What is $C$? It turns out that our choice of $C$ will depend on the sign of $t$. When $t>0$, we will need to add a circular contour to the left of the vertical line of integration of the ILT. When $t<0$, we close to the right instead. The reason for this is that we need the integral over the circular contour to vanish as the radius $T$ of the circle approaches $\infty$. To see this, parametrize the integral there as $s = T e^{i \phi}$; then the integral over a leftward-circular contour looks like

$$i T\int_{\pi/2}^{3 \pi/2} d\phi \, e^{i \phi} \, \hat{f}(T e^{i \phi}) e^{t T \cos{\phi}} e^{i t T \sin{\phi}}$$

Note that $\cos{\phi} < 0$ within the integration region; thus the integral only vanishes when a) $t > 0$, and b) $\lim_{T \to \infty} T \hat{f}(T) = 0$.

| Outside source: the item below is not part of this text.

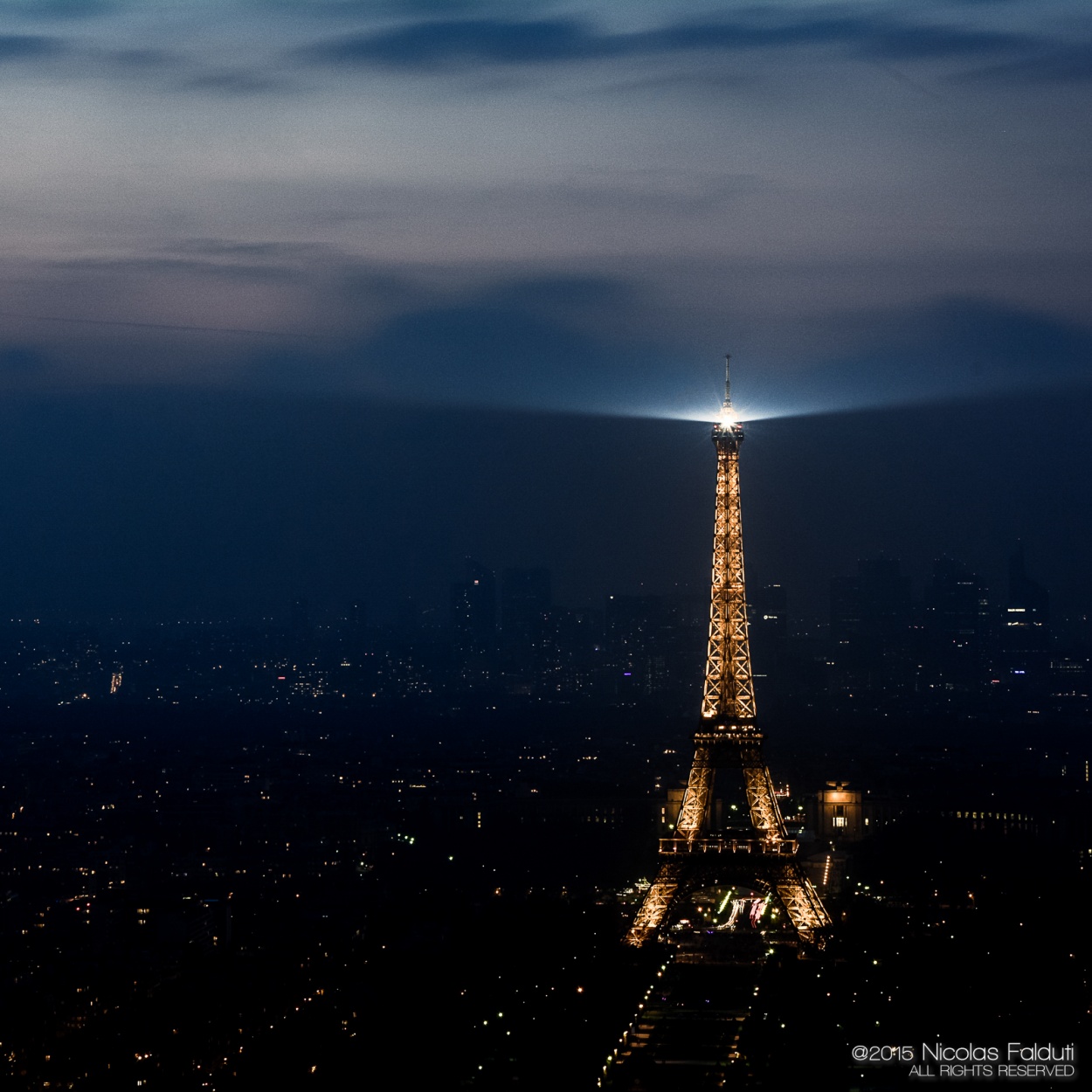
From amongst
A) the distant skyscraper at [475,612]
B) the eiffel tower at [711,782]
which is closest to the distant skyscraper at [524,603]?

This brings us to my next point: causality. The ILT $f(t)$ must be zero when $t<0$. This means that $\gamma$ must be chosen so as to be to the right of the pole with the largest real part. That way, when the contour closes to the right, the integral over the closed contour will be zero (as it encloses no poles) and, hence, the ILT is zero by design. Note that it doesn't matter what $\gamma$ is, so long as there are no poles to the right of the line $\Re{z}=\gamma$.

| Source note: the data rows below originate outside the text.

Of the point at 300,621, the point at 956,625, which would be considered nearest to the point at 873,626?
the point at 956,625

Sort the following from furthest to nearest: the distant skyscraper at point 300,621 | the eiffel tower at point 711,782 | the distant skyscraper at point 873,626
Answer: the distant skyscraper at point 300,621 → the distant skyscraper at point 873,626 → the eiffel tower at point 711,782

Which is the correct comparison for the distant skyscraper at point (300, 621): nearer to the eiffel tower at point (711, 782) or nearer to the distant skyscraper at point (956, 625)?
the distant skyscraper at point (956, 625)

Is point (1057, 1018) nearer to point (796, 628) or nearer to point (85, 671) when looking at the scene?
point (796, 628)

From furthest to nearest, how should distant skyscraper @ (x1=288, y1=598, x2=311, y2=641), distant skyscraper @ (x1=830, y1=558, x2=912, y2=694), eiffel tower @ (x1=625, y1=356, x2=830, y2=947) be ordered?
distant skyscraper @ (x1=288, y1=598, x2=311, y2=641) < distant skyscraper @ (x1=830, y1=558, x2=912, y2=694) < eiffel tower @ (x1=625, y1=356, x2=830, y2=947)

In the simple cases we find from, for example, solving ordinary differential equations with constant coefficients, we will have $\hat{f}(s)$ being a rational function of $s$. In such cases, we will simply have

$$\frac{1}{i 2 \pi} \int_{\gamma-i \infty}^{\gamma+I \infty} ds \, \hat{f}(s) \, e^{s t} = \sum_k \text{Res}_{s=s_k} [\hat{f}(s) \, e^{s t}]$$

As long as you know how to evaluate these residues, then evaluating such ILTs is straightforward. Let's look at a concrete example: solve the differential equation

$$x'' + 4 x= 1$$

with $x(0) = x'(0) = 0$. We apply LTs to both sides and we get

$$\hat{x}(s) = \frac{1}{s (s^2+4)}$$

To obtain $x(t)$, we sum over the residues of $\hat{x}(s) e^{s t}$ at the poles at $s=0$, $s=2 i$, and $s=-2 i$. At $s=0$, the residue is

$$\lim_{s \to 0} s \frac{e^{s t}}{s (s^2+4)} = \frac14$$

The other residues are found similarly:

$$\lim_{s \to 2 i} (s-2 i) \frac{e^{s t}}{s (s^2+4)} = \frac{e^{i 2 t}}{-8}$$

$$\lim_{s \to -2 i} (s+2 i) \frac{e^{s t}}{s (s^2+4)} = \frac{e^{-i 2 t}}{-8}$$

The ILT is the sum of the residues, or

$$x(t) = \frac{1-\cos{2 t}}{4} = \frac12 \sin^2{t}$$

There are times, though, when you need other techniques of contour integration. For example, sometimes you may encounter a LT having a branch point in $s$. One example I have encountered here is $\hat{f}(s) = e^{-\sqrt{s}}$. Here is my evaluation of this ILT. Note how I treated the contour. Despite the fact that there are no poles and hence no residues, the multivaluedness of the LT provides the ILT I sought. I have many more worked examples here.

I hope this helps. Please feel free to ask questions about this topic anytime.